Our report describes two cases of IPA in neonates. In the first baby, presenting symptoms were thigh and scrotal swelling, limitation of leg movement, concurrent cutaneous and respiratory infection with fever and refusal to feed. Whereas, swelling over the right inguinal region was the main presenting feature in the second child. Peri-natal infection because of prolonged rupture of fetal membranes and sepsis secondary to cutaneous infection over the right hand were the possible etiologic factors in the first neonate; whereas the second child had no such obvious factors. Abscess of the right ilio-psoas muscle was diagnosed on ultrasonography in both the patients. Cultures of pus from the abscess cavity in both the patients had grown Staphylococcus Aureus.

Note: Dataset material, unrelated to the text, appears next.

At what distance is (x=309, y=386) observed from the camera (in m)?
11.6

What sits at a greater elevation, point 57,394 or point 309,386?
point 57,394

The insidious and occult nature of abscess had caused diagnostic delay, prolonged sepsis, and was the cause of mortality in the first case. Whereas in the second case relatively early presentation, prompt drainage of the abscess and good response to higher antibiotics, salvaged the baby.


Since morbidity and mortality are related to delay in management, a high index of suspicion is required for IPA if a neonate presents with limb disuse and fever of unknown origin. We urge fellow colleagues managing neonates to add IPA to the list of differential diagnoses in a baby presenting with fever with unknown focus and refusal to feed so as to institute early treatment and help prevent neonatal mortality. Similarly, measures like starting intravenous antibiotics to a mother with premature rupture of membranes, admitting babies born to these mothers for observation and in general, strict adherence to principles of asepsis during delivery and routine handling of the neonate in perinatal period would go a long way to salvage these neonates.


Source of Support: Nil

Conflict of Interest: None


Figure 1: Leg deformity and ipsilateral scrotal swelling.

Figure 2: Swelling over the right inguinal region as the presenting feature of ilio-psoas abscess.